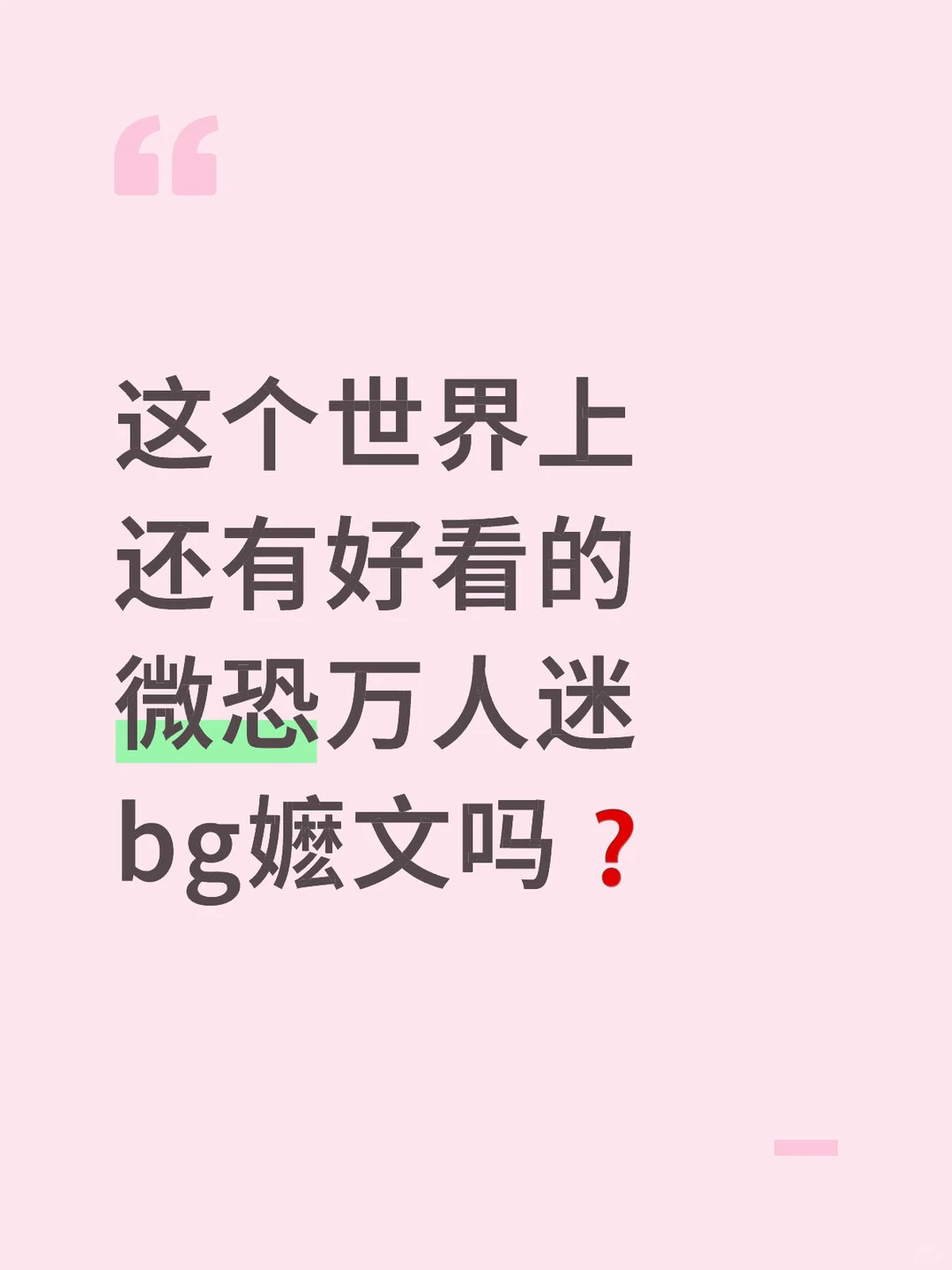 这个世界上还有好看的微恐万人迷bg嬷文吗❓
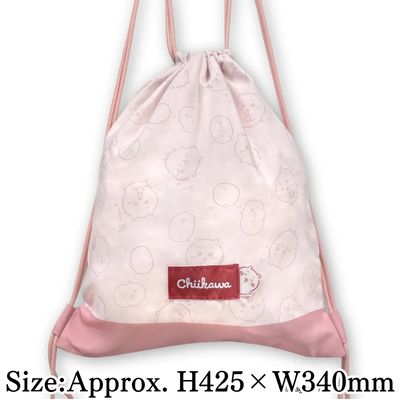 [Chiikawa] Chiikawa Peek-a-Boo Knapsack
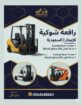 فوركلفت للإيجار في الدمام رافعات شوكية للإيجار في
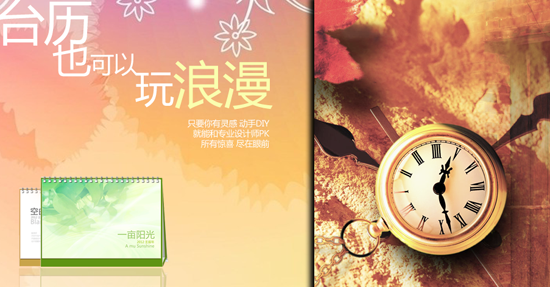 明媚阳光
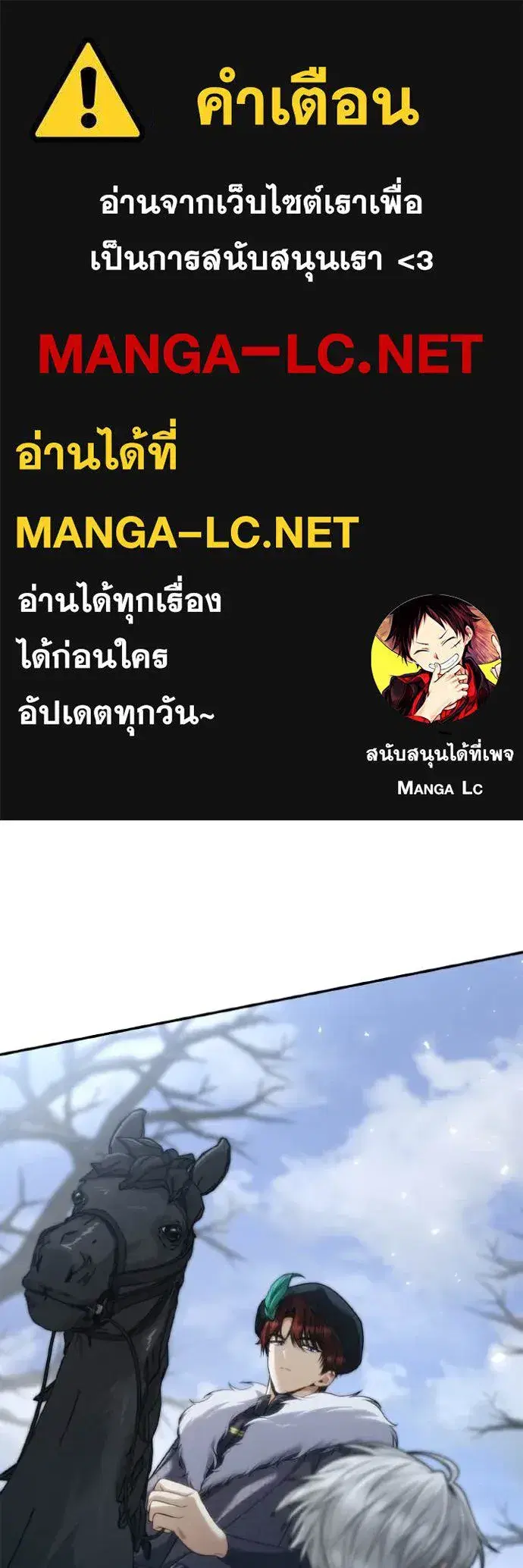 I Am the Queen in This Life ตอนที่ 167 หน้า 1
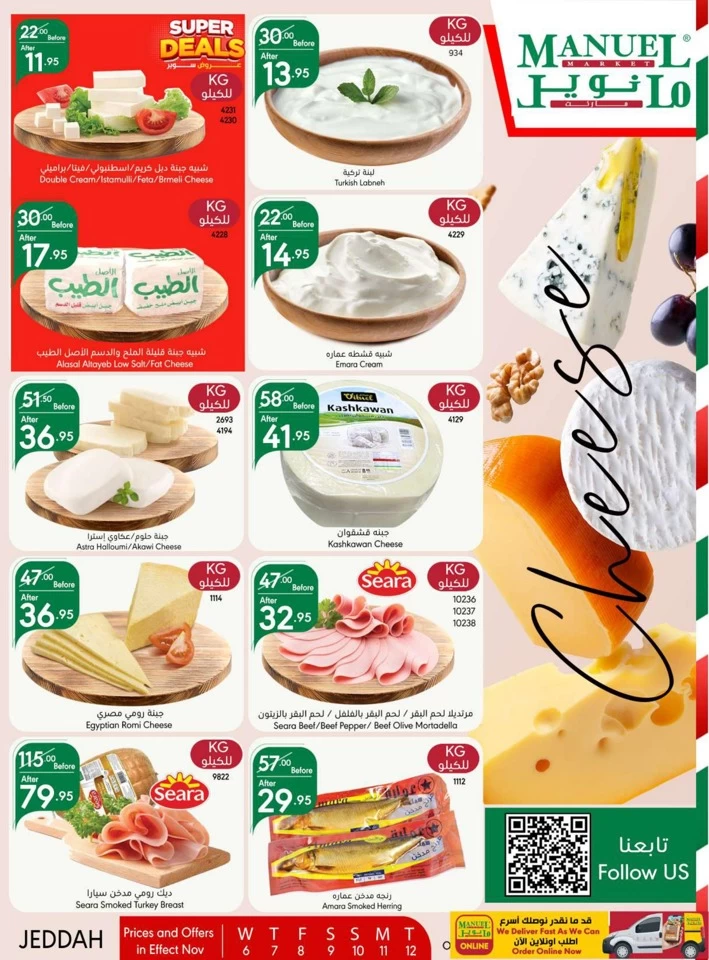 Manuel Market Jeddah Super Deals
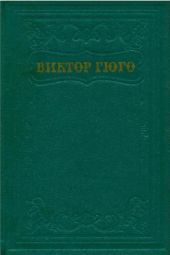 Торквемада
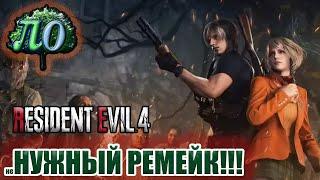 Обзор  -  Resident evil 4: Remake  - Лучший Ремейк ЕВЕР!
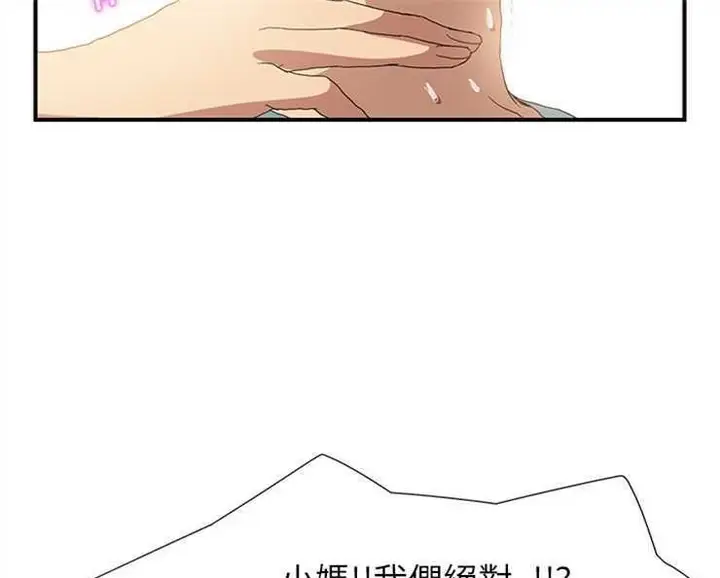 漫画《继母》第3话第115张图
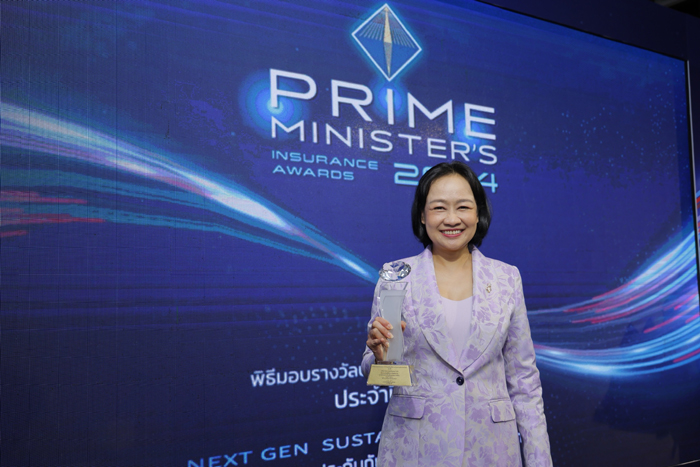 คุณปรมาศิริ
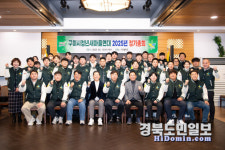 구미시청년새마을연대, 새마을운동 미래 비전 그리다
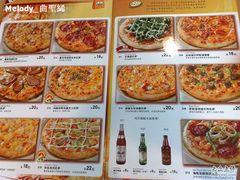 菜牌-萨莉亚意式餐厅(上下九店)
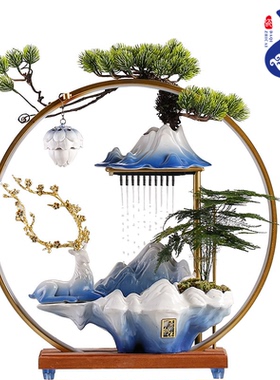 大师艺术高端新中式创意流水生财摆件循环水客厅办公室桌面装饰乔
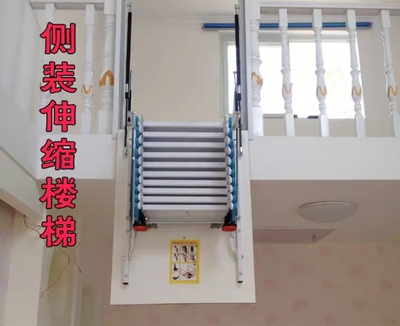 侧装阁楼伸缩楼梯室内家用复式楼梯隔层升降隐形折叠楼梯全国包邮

### Exercise description:
Copy every caption in the material again, swapping "Knapsack" for "Backpack" and changing nothing else. Leave the pictures out.

### Solved exercise:
 这个世界上还有好看的微恐万人迷bg嬷文吗❓
 [Chiikawa] Chiikawa Peek-a-Boo Backpack
 فوركلفت للإيجار في الدمام رافعات شوكية للإيجار في
 明媚阳光
 I Am the Queen in This Life ตอนที่ 167 หน้า 1
 Manuel Market Jeddah Super Deals
 Торквемада
 Обзор  -  Resident evil 4: Remake  - Лучший Ремейк ЕВЕР!
 漫画《继母》第3话第115张图
 คุณปรมาศิริ
 구미시청년새마을연대, 새마을운동 미래 비전 그리다
 菜牌-萨莉亚意式餐厅(上下九店)
 大师艺术高端新中式创意流水生财摆件循环水客厅办公室桌面装饰乔
 侧装阁楼伸缩楼梯室内家用复式楼梯隔层升降隐形折叠楼梯全国包邮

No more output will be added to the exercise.